§ **What is being asked**
Among the entries that follow, find every line with the word "site" and list it.

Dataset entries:
_ _ _ _ _ _ _

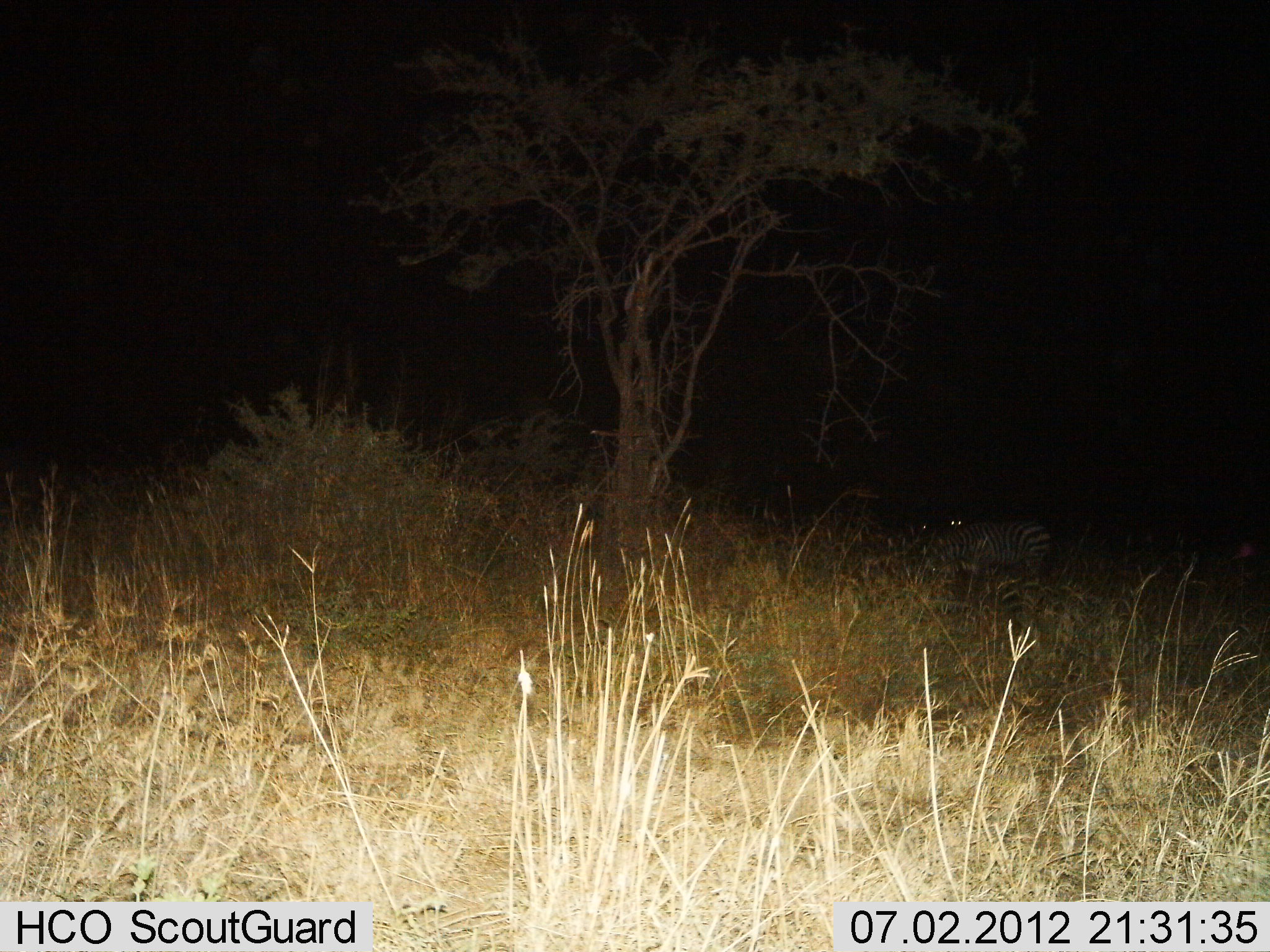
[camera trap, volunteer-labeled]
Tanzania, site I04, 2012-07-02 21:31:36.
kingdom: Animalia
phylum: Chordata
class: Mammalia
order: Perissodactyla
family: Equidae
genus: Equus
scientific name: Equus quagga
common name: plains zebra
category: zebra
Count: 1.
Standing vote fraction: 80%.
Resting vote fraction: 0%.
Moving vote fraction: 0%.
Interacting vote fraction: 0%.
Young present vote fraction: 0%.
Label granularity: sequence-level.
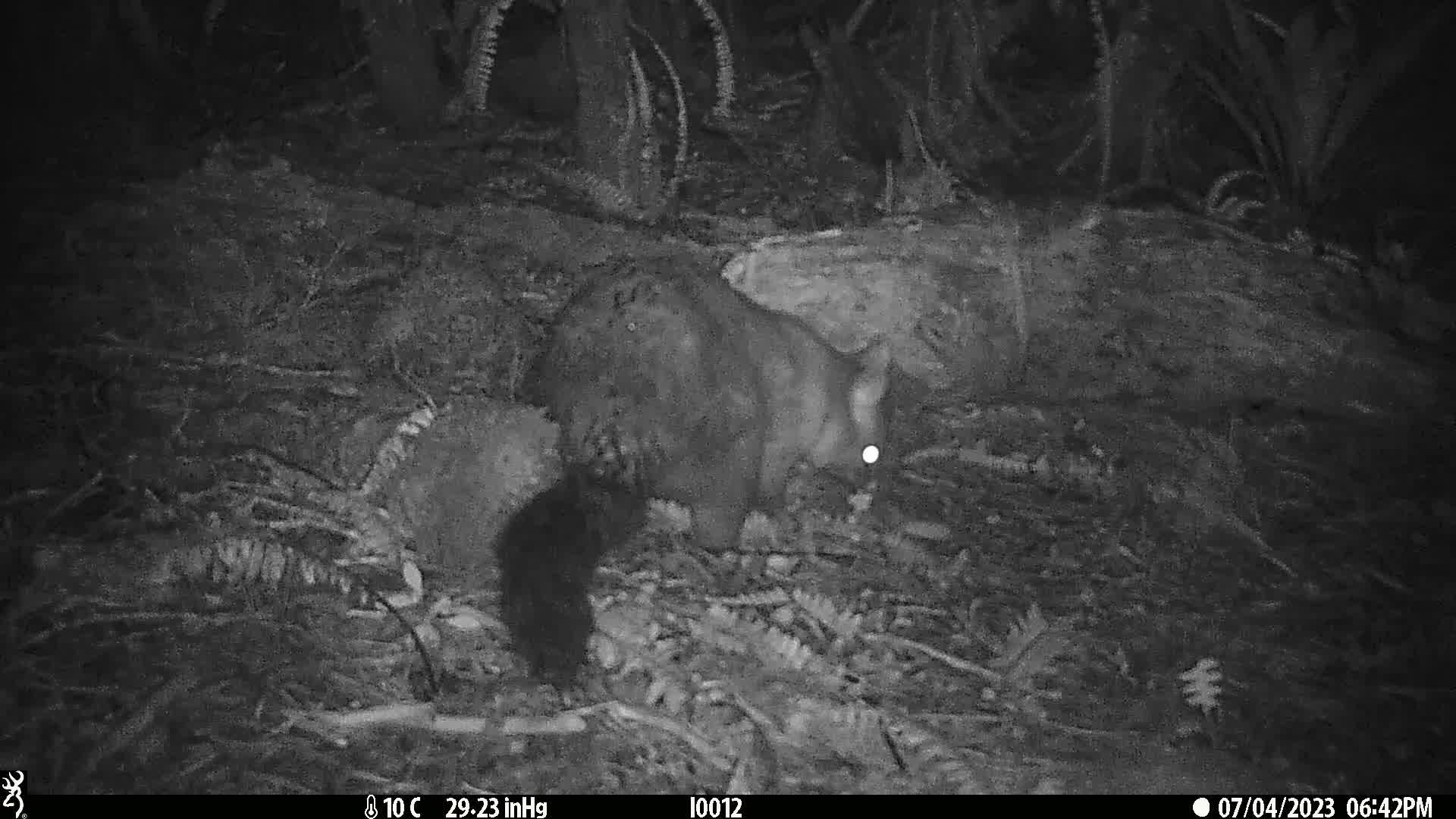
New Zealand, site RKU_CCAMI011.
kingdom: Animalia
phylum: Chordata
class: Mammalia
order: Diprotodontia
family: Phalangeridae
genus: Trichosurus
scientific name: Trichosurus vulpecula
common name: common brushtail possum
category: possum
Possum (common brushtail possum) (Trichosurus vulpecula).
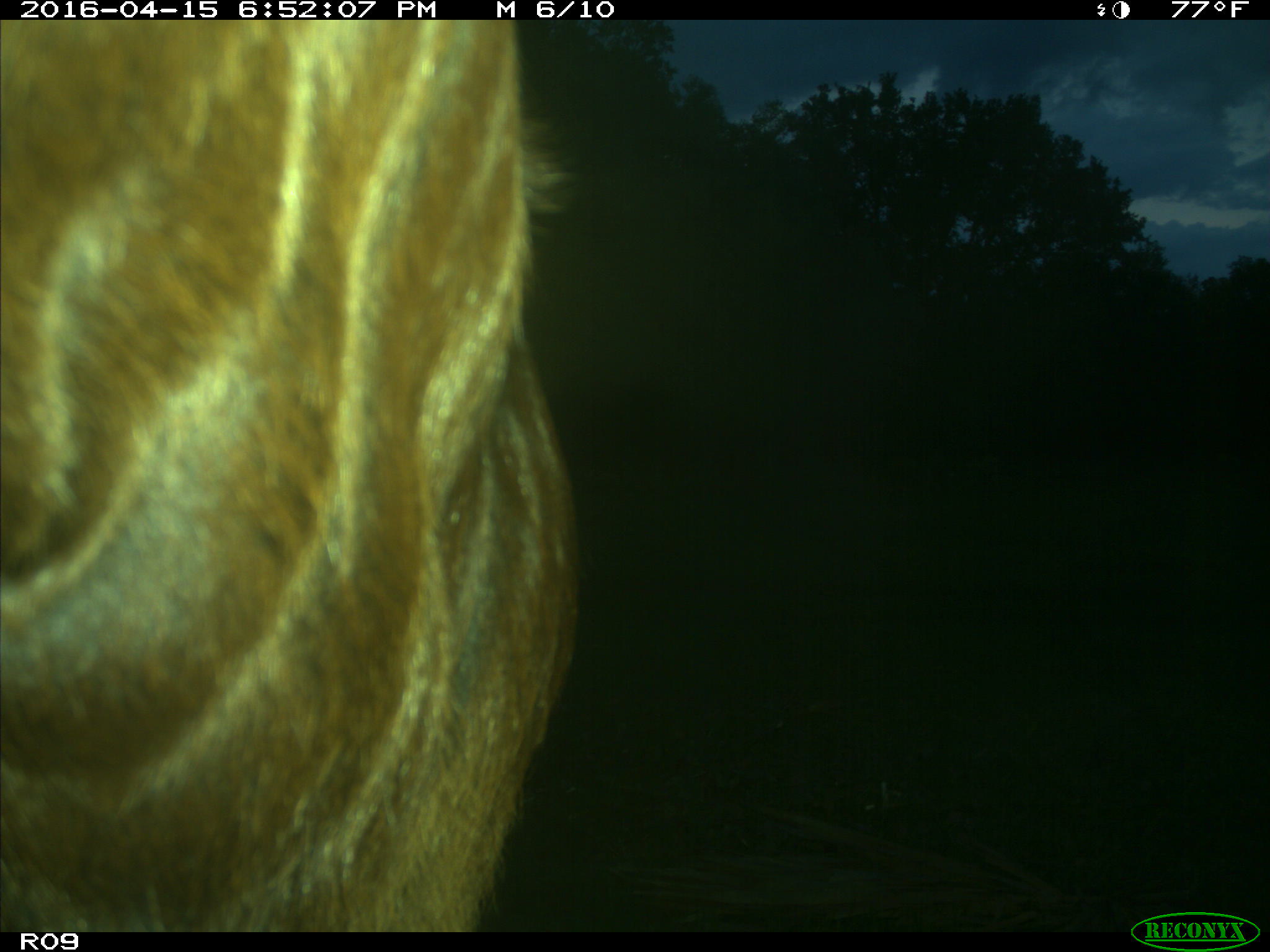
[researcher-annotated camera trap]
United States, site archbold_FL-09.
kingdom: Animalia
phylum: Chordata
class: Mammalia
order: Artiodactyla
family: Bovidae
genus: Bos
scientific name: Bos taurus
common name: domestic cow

_ _ _ _ _ _ _

§ **Result of this task**
Tanzania, site I04, 2012-07-02 21:31:36.
New Zealand, site RKU_CCAMI011.
United States, site archbold_FL-09.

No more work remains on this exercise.